We will survey some of this work, and the tools used to prove such connections. Hardness vs. randomenss (Yao, AjtaiWigderson, NisanWigderson, BabaiFortnowNisanWigderson, ImpagliazzoWigderson, etc.), shows how to convert hard functions into pseudo-random generators and hence solve generic derandomization problems. The easy witness method of Kabanets and Impagliazzo, Kabanets and Wigderson can be used to prove a partial converse, converting any algorithm for generic derandomization into a circuit lower bound. Kabanets and Impagliazzo extended this connection to algebraic circuits, showing that any deterministic polynomial time algorithm for polynomial identity testing yields either a Boolean or algebraic circuit lower bound. Finally, Williams extended this to Satisfiability, showing that any non-trivial improvement over exhaustive search for Satisfiability yields a circuit lower bound. He used this to actually prove a circuit lower bound for ACC by giving an improved Satisfiability algorithm for ACC circuits.

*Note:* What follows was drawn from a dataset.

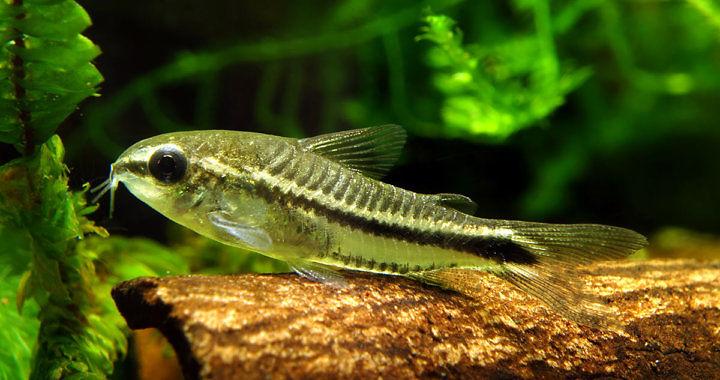 Kirysek Pigmej - ryba akwariowa fot. rybyakwariowe.eu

We will sketch the above results, and show how each built on the others. In particular, we will look at the various "flips," techniques that start with an upper bound assumption and obtain a lower bound conclusion, and vice versa.

Bio:
Russell Impagliazzo joined the UCSD in faculty in 1989 after receiving his Ph.D. in mathematics from UC Berkeley. His main research interests are randomized algorithms, pseudo-random gen-
erators, the theory of cryptography, lower bounds, and proof complexity. He has been an NSF Young Investigator, a Sloan Fellow, a Fulbright Scholar, a Guggenheim Fellow, and he is currently a Simons Fellow. He is a frequent member of program committees for conferences on the theory of computing, including FOCS, STOC, Computational Complexity, and Crypto. His joint work with Kabanets and Wigderson won a Best Paper Award from the Computational Complexity Conference, and joint work with Kabanets won a Best Paper Award at STOC. His work with Hastad, Levin and Luby won an award for an Outstanding Paper from SIAM.

 

Sanjeev Arora

Charles C. Fitzmorris Professor of Computer Science
Princeton University

"Is Machine Learning Easy?"

Abstract:
Machine learning is a flourishing field with a plethora of algorithmic techniques. In many cases, we have no provable guarantees on the performance of these algorithms/heuristics – neither on their running time, nor on the quality of solutions they return. In fact in many settings, the underlying algorithmic problems are provably intractable (e.g., NP-hard or worse)! This talk will suggest that this seeming intractability may arise because many models used in machine learning are more general than they need to be. We will use examples from our recent work: Nonnegative matrix factorization, Learning Topic Models, ICA with noise, etc. (Based upon joint works with Rong Ge, Ravi Kannan, Ankur Moitra, Sushant Sachdeva.)

Bio:
Sanjeev Arora is Charles C. Fitzmorris Professor of Computer Science at Princeton University. His research area spans several areas of theoretical Computer Science. He has received the ACM-EATCS Gödel Prize (in 2001 and 2010), the ACM Infosys Prize for mid career scientists (in 2012), the Fulkerson Prize (2012), and fellowships form the Simons and Packard Foundations.